Task to carry out: Copy out the data below line for line, keeping every word, number and mark the same.
___ Exercise input ___
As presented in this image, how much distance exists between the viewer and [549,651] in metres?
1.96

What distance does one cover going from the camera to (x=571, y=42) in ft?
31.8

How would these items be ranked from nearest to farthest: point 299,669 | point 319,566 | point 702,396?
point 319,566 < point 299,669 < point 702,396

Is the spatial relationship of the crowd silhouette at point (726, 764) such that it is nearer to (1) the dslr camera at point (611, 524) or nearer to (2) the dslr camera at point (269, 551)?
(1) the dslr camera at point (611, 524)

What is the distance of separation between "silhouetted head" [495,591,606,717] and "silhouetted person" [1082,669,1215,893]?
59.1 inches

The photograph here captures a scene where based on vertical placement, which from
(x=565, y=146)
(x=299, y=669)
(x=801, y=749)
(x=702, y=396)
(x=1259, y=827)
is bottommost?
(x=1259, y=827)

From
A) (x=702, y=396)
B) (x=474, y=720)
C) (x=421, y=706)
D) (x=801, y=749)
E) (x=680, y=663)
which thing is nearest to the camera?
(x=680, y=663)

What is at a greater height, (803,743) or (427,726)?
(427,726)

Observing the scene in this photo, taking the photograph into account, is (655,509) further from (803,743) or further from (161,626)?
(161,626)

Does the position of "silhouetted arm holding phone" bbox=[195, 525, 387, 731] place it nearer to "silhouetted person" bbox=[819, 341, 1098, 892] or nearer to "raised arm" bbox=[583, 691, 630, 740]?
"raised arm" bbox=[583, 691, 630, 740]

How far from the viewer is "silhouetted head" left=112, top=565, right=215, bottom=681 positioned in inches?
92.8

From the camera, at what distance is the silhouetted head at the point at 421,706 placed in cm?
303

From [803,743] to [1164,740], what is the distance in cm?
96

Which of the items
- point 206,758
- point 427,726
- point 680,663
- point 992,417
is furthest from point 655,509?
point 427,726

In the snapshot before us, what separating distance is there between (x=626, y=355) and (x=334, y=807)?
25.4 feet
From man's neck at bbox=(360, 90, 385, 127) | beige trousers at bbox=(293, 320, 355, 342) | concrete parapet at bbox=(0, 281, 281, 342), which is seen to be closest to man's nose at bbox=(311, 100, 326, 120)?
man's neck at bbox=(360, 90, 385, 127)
___
Task solution:
As presented in this image, how much distance exists between the viewer and [549,651] in metres?
1.96

What distance does one cover going from the camera to (x=571, y=42) in ft?
31.8

How would these items be ranked from nearest to farthest: point 299,669 | point 319,566 | point 702,396?
point 319,566 < point 299,669 < point 702,396

Is the spatial relationship of the crowd silhouette at point (726, 764) such that it is nearer to (1) the dslr camera at point (611, 524) or nearer to (2) the dslr camera at point (269, 551)?
(1) the dslr camera at point (611, 524)

What is the distance of separation between "silhouetted head" [495,591,606,717] and "silhouetted person" [1082,669,1215,893]?
59.1 inches

The photograph here captures a scene where based on vertical placement, which from
(x=565, y=146)
(x=299, y=669)
(x=801, y=749)
(x=702, y=396)
(x=1259, y=827)
is bottommost?
(x=1259, y=827)

From
A) (x=702, y=396)
B) (x=474, y=720)
C) (x=421, y=706)
D) (x=801, y=749)
E) (x=680, y=663)
which thing is nearest to the camera?
(x=680, y=663)

What is at a greater height, (803,743) or (427,726)?
(427,726)

Observing the scene in this photo, taking the photograph into account, is (655,509) further from (803,743) or further from (161,626)?
(161,626)

Does the position of "silhouetted arm holding phone" bbox=[195, 525, 387, 731] place it nearer to "silhouetted person" bbox=[819, 341, 1098, 892] or nearer to "raised arm" bbox=[583, 691, 630, 740]?
"raised arm" bbox=[583, 691, 630, 740]

How far from the viewer is "silhouetted head" left=112, top=565, right=215, bottom=681 positioned in inches?
92.8

From the camera, at what distance is the silhouetted head at the point at 421,706 placed in cm?
303

From [803,743] to [1164,740], what is the distance in cm?
96

Which of the items
- point 206,758
- point 427,726
- point 680,663
- point 992,417
is furthest from point 655,509?
point 427,726

In the snapshot before us, what separating distance is there between (x=626, y=355) and (x=334, y=807)?
25.4 feet
From man's neck at bbox=(360, 90, 385, 127) | beige trousers at bbox=(293, 320, 355, 342) | concrete parapet at bbox=(0, 281, 281, 342), which is seen to be closest to man's nose at bbox=(311, 100, 326, 120)?
man's neck at bbox=(360, 90, 385, 127)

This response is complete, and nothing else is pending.